#### Task
Only the lines from the one with "phylum: Chordata" through the end of the material, both ends included, should be retyped exactly.

- Opening Delimiter -

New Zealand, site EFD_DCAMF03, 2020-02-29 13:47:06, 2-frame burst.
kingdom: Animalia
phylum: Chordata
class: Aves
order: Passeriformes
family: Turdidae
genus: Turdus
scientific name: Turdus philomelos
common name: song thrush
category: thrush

- Closing Delimiter -

#### Task response
phylum: Chordata
class: Aves
order: Passeriformes
family: Turdidae
genus: Turdus
scientific name: Turdus philomelos
common name: song thrush
category: thrush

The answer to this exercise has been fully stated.